For Easter supper, I sat at the table with my host family and ate only the reddish broth of the soup, sucked up in the pores of dense bread. The father popped his knife through the eyeball of a lamb like dissecting a black olive, and the table raised their glasses and smiled big and hearty. The plum brandy burned, so I mixed it with the Coke and drank until even the light felt lighter, the meal over.

*

Collette came over after dinner with a shoebox from home. I filled two glasses with Cola and brandy and we slipped into my bedroom to open her package. Cellophane wrappers and chocolate, sugar shaped into marshmallow chicks and ducks. Our American Easter feast, an explosion of color and candy, spilled between us like a kindergartener's wildest dream. With my legs curled beneath me, I raised my glass and she hers and we ate Hershey's and talked about how much we missed the things from home. Simple things, like peanut butter and taking showers, soft toilet paper and non-rotary telephones.
I haven't shaved my legs in seven months, she said, hiking one leg of her jeans up over her calf, as though I needed proof.
She was what I considered a long-haul volunteer -- came to Transylvania right from college with an open ticket and hadn't made any plans to go home. Not like me, a get-out-of-the-country-for-a-semester volunteer. I was there by chance, because it was the first brochure for a study-abroad program I saw in the student center.
I looked down at the thistly black hair on leg and gulped the rest of my brandy-soda in a single swallow.
I don't know how you do it, I said, don't you ever want to go back?
Without blinking she tugged her jeans back down over her ankles and sighed, What for? Peanut butter and a hot shower?

*

In the kitchen of the Family Center, I stirred a vat of swollen pink beans with pork fat and watched the line of little bodies form outside the window. Every other matted head, was now shaved to the scalp. They slept in rooms of eight or nine people, on floors and on top of one another and they feared lice.
This job in the kitchen was better than going in the van to the fringe villages. It was easy: chop, stir, scoop, wash. The children who came to us wore pants, if not shoes and I didn't have to smell anything worse than onions or dirt.
Out back, Collette and other's had packed the van with pots of rice and beans. She passed through one last time before heading off, three thick loaves of bread under her arms and a knife. What do you think? she asked, enough to feed five-thousand?
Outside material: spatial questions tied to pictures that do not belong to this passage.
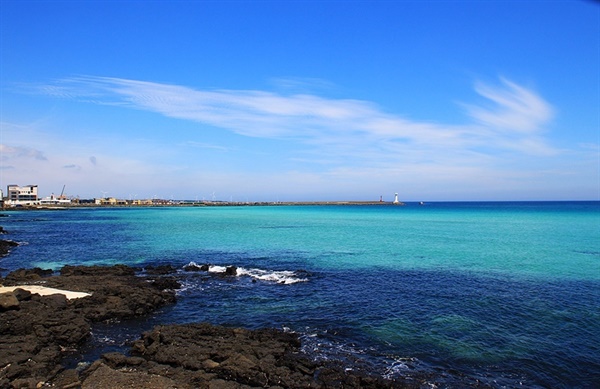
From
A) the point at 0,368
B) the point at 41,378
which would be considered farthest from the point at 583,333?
the point at 0,368

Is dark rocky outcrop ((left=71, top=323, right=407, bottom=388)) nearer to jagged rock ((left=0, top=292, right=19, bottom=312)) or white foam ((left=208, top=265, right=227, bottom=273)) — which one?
jagged rock ((left=0, top=292, right=19, bottom=312))

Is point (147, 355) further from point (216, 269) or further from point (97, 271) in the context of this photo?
point (216, 269)

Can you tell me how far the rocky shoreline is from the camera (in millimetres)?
13781

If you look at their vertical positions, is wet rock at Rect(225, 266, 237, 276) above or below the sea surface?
above

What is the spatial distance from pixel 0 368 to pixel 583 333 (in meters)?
25.9

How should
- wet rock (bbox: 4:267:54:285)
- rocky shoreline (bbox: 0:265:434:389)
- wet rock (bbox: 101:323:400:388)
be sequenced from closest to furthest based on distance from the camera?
rocky shoreline (bbox: 0:265:434:389), wet rock (bbox: 101:323:400:388), wet rock (bbox: 4:267:54:285)

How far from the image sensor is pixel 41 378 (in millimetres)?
13766

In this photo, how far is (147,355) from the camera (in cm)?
1612

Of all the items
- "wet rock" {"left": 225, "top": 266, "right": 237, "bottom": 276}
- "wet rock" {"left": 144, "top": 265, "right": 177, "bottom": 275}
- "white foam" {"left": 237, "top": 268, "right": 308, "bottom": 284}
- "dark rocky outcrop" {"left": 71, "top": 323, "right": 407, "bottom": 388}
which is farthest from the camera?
"wet rock" {"left": 144, "top": 265, "right": 177, "bottom": 275}

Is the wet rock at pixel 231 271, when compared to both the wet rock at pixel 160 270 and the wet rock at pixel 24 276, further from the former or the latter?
the wet rock at pixel 24 276

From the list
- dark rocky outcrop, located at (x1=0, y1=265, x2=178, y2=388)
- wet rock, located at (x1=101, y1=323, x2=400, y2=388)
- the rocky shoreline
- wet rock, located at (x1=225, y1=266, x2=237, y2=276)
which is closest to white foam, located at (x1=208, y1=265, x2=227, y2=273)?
wet rock, located at (x1=225, y1=266, x2=237, y2=276)

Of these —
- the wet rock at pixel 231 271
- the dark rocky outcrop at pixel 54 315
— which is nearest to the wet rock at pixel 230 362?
the dark rocky outcrop at pixel 54 315

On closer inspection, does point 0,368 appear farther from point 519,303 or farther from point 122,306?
point 519,303

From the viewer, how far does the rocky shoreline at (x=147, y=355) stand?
45.2 feet
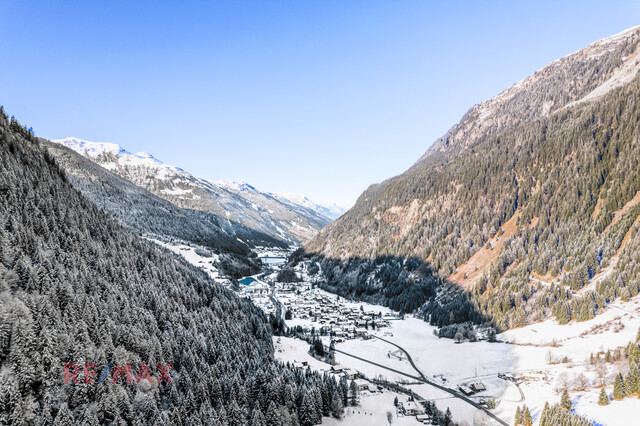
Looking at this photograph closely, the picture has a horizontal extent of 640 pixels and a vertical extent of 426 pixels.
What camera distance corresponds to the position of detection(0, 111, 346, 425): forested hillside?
5608cm

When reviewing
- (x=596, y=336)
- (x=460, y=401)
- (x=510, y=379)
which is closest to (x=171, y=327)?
(x=460, y=401)

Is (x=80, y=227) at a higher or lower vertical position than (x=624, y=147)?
lower

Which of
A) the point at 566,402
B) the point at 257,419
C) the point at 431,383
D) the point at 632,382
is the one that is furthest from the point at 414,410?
the point at 632,382

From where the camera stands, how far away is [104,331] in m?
72.0

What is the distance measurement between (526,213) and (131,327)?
185 meters

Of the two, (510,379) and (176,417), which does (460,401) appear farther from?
(176,417)

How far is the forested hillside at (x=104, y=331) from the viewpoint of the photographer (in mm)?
56078

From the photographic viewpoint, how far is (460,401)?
94375mm

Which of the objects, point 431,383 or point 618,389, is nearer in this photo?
point 618,389

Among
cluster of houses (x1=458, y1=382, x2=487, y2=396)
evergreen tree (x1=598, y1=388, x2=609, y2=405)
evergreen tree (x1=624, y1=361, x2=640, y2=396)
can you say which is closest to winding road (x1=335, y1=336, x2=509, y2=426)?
cluster of houses (x1=458, y1=382, x2=487, y2=396)

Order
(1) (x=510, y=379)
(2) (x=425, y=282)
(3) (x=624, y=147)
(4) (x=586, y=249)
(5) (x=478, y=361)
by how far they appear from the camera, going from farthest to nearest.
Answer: (2) (x=425, y=282), (3) (x=624, y=147), (4) (x=586, y=249), (5) (x=478, y=361), (1) (x=510, y=379)
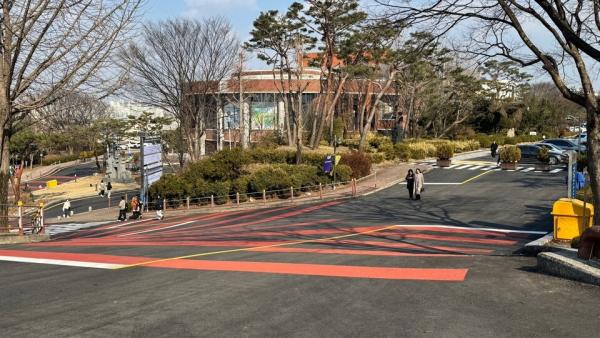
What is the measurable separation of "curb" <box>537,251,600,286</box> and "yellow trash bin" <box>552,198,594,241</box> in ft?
7.80

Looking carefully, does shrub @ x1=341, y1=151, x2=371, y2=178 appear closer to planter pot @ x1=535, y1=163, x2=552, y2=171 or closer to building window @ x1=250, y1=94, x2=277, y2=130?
planter pot @ x1=535, y1=163, x2=552, y2=171

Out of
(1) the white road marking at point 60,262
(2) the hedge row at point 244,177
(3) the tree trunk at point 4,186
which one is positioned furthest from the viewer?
(2) the hedge row at point 244,177

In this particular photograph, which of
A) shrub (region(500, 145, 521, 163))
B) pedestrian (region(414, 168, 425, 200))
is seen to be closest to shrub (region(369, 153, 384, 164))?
shrub (region(500, 145, 521, 163))

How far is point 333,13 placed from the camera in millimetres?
40344

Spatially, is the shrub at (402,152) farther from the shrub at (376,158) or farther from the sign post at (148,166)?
the sign post at (148,166)

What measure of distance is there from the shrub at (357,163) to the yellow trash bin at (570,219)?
25.1m

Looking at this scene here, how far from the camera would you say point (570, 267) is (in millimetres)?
7512

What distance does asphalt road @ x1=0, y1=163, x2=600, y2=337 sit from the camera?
5730 millimetres

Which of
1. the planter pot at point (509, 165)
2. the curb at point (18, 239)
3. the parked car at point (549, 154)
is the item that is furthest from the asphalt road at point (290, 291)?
the parked car at point (549, 154)

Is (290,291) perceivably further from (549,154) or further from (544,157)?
(549,154)

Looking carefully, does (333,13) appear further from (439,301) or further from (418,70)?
(439,301)

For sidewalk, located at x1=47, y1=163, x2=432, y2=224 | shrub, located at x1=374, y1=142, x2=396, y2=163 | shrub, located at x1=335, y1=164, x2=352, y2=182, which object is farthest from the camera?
shrub, located at x1=374, y1=142, x2=396, y2=163

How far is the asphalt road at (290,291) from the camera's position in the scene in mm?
5730

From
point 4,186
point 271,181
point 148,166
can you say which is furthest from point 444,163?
point 4,186
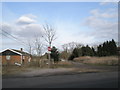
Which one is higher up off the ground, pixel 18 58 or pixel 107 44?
pixel 107 44

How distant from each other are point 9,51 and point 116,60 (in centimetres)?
3083

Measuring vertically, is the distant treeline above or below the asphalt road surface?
above

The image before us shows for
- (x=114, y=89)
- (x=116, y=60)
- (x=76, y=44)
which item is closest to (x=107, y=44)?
(x=76, y=44)

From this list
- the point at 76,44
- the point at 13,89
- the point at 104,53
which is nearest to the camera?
the point at 13,89

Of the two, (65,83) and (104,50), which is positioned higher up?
(104,50)

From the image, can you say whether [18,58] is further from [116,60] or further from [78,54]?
[78,54]

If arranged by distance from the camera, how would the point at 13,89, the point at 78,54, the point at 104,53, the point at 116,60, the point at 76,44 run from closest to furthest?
the point at 13,89, the point at 116,60, the point at 104,53, the point at 78,54, the point at 76,44

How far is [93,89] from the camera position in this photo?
733 centimetres

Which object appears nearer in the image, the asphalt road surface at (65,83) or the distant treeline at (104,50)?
the asphalt road surface at (65,83)

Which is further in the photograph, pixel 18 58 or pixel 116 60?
pixel 18 58

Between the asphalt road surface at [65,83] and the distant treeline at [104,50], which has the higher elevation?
the distant treeline at [104,50]

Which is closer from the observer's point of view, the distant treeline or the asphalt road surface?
the asphalt road surface

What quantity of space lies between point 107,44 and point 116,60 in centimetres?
4074

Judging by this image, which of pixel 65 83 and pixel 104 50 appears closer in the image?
pixel 65 83
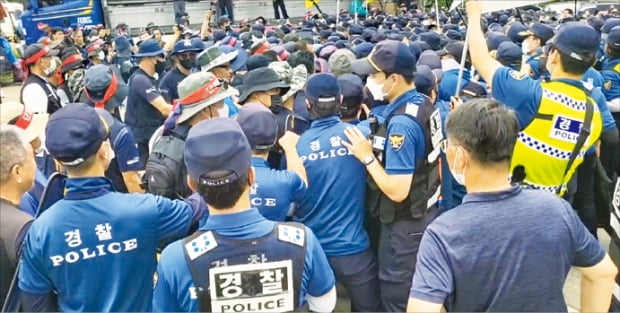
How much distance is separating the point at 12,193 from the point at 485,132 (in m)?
1.92

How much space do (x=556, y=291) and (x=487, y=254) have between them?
30 cm

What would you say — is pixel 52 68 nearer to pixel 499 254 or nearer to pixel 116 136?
pixel 116 136

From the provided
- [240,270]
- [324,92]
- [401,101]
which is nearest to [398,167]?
[401,101]

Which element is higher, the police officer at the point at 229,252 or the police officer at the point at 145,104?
the police officer at the point at 229,252

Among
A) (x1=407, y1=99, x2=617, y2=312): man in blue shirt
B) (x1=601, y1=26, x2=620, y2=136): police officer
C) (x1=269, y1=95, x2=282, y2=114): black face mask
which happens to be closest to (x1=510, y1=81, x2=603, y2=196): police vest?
(x1=407, y1=99, x2=617, y2=312): man in blue shirt

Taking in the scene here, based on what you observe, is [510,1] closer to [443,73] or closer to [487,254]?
[443,73]

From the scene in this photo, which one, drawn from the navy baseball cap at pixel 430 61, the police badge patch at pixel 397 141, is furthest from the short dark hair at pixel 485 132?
the navy baseball cap at pixel 430 61

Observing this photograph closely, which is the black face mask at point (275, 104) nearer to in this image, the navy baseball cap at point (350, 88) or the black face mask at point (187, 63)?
the navy baseball cap at point (350, 88)

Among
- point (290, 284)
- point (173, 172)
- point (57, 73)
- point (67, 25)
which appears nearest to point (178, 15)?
point (67, 25)

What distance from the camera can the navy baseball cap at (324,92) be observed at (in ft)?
11.4

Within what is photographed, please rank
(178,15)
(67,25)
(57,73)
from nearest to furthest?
(57,73) < (67,25) < (178,15)

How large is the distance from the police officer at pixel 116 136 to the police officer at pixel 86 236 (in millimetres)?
1625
When the line snaked its way through the lunch room, I spooned soupy beans until the bowls overflowed.

*

Home

*

Twelve hours of travel comes to this. Mom's hair smells clean and our drive home is smooth over paved asphalt.

*

The yard is manicured, my brother has grass stains on his pants and sweat stains on his shirt. But he still smells clean. Like cut lawns and sprinklers and dirt that you buy at the store.
My father is in the backyard, firing up the grill.
I settle into a lawn chair and cross my smooth ankles over one another. Sitting still, I let the day wash over me, rising so slowly I almost don't realize when I've drowned.